Ich werde das nie verstehen. Warum Disney nicht einen abendfüllenden Spielfilm nach Carl Barks,Don Rosa oder Floyd Gottfredson macht. Was man da an tollen Filmen machen könnte…

Marcus
Marcus
20. November, 2010 20:43

@kosar34: weil Disney-Comics, insbesondere die Ducks, in Amiland ein absolutes Nischenthema sind, mit dem kommerziell kein Blumentopf zu gewinnen ist. Leider…

Peroy
Peroy
20. November, 2010 21:09

Es gab doch einen 70minütigen Duck Tales-Film "Jäger der verlorenen Lampe"…
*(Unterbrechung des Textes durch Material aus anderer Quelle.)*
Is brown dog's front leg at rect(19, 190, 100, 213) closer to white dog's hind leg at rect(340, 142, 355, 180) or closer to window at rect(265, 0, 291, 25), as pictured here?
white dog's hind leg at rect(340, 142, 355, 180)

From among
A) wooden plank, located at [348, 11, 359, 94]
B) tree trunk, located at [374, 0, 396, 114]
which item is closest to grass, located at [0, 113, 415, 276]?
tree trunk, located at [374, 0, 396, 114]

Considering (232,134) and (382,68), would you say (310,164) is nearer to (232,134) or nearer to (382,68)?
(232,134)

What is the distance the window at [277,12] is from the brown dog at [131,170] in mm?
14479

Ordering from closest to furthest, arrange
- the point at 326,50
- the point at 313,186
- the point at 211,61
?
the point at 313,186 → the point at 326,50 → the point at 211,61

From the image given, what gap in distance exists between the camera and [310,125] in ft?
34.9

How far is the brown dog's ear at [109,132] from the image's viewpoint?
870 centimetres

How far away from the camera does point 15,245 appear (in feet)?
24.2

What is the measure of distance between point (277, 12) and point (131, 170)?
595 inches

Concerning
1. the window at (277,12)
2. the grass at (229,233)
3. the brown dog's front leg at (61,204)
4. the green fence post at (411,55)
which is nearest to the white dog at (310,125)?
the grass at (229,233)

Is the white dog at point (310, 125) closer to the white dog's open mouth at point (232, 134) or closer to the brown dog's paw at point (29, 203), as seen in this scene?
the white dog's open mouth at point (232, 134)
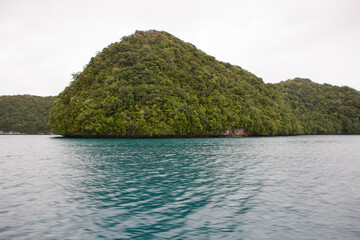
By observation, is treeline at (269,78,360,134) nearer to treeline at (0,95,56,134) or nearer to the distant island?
the distant island

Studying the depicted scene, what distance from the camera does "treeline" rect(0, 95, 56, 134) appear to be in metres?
179

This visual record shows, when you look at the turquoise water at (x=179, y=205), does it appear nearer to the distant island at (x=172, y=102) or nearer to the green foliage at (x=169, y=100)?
the distant island at (x=172, y=102)

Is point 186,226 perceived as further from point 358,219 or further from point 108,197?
point 358,219

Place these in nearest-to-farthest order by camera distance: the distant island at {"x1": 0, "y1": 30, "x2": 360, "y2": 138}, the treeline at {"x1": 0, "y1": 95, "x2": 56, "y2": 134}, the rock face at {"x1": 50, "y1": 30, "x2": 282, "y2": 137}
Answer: the rock face at {"x1": 50, "y1": 30, "x2": 282, "y2": 137}
the distant island at {"x1": 0, "y1": 30, "x2": 360, "y2": 138}
the treeline at {"x1": 0, "y1": 95, "x2": 56, "y2": 134}

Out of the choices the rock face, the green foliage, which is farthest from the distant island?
the rock face

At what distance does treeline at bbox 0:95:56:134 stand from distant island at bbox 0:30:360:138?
1.38m

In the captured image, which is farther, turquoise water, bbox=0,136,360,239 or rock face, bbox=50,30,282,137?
rock face, bbox=50,30,282,137

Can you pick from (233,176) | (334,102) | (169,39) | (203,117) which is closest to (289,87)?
(334,102)

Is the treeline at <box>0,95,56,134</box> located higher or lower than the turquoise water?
higher

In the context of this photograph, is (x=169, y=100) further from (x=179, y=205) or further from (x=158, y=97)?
(x=179, y=205)

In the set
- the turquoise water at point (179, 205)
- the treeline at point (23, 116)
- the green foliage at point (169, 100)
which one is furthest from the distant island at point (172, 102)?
the turquoise water at point (179, 205)

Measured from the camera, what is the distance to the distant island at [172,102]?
10650 cm

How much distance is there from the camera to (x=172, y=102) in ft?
373

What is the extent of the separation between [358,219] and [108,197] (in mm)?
12559
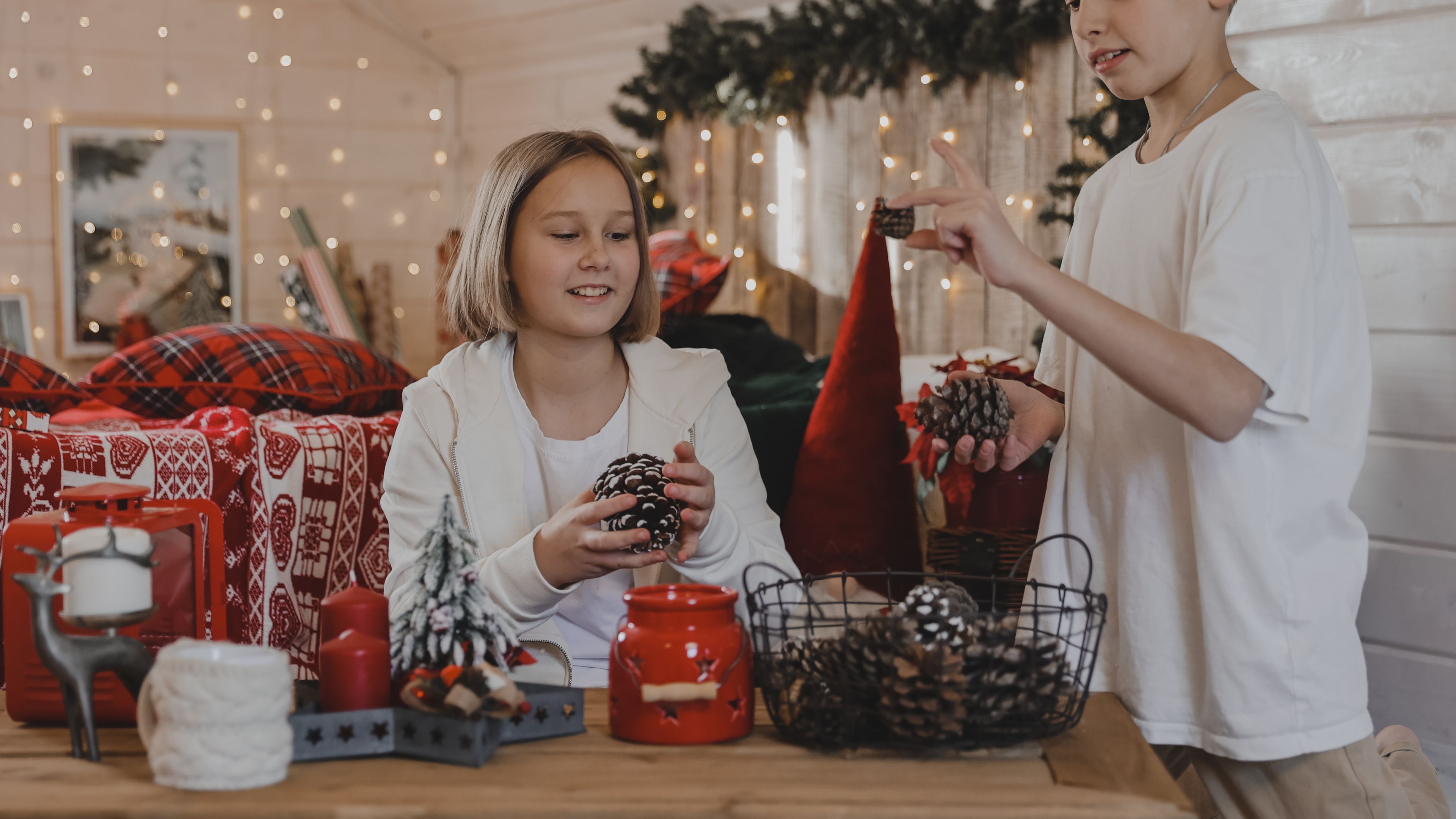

Das war einer der ansehbarsten Disney-Filme… weil man dort auf die ständigen sinnlosen, ekelhaften Songs und Musical-Einlagen verzichtet hat.

Marcus
Marcus
20. November, 2010 22:18

@Peroy: nee, der war Grütze.

Erst kam DuckTales, die Serie, daher und ruinierte die ganze Dynamik der Comics, indem sie Donald praktisch rausschreiben – und dann kommt dieser dumme Film und ruiniert alles, was noch übrig ist, indem er sich statt auf die Stammcharaktere nur auf diesen nervigen Lampengeist und einen komplett blassen neuen Schurken (statt auf ikonische Duck-Finsterlinge wie die Panzerknacker, Gundel, McMoneysac) konzentriert. Die Animation war gut, das Fehlen von Gesangseinlagen (wer glaubt eigentlich, dass Kinder auf sowas stehen?!) wurde wohlwollend zur Kenntnis genommen, aber unterm Strich bleibt zumindest für den Fan der Comics nur ein enttäuscht geseufztes: epic. fail.

kosar34
kosar34
21. November, 2010 01:06

@Marcus: Stimmt! Diese Idioten haben ja Donald aus ,,Duck Tales" rausgeschreiben. Das hatte ich total schon verdrängt. Man glaubt es kaum. Da fehlen einen die Worte. Unglaublich! Es ist schon wirklich seltsam, wie die Disneycomics außerhalb der USA erfolgreich sind. In der Heimat aber ein Flop. Wie konnte das denn passieren? Es kann doch nicht nur an die Übermacht der Superheldencomics liegen, oder etwa doch?

Ali
9. Dezember, 2010 18:36

Ich hab den Trailer als Vorschau zu Machete gesehen und dachte erst, ich sei im falschen Saal. Zuerst fand ich den Trailer total doof, doch dann kam dieses putzige Chamäleon ins Spiel. <3

heino
heino
9. Dezember, 2010 21:06

Ich habe den Trailer vor Megamind gesehen und fand ihn einfach fürchterlich nichtssagend.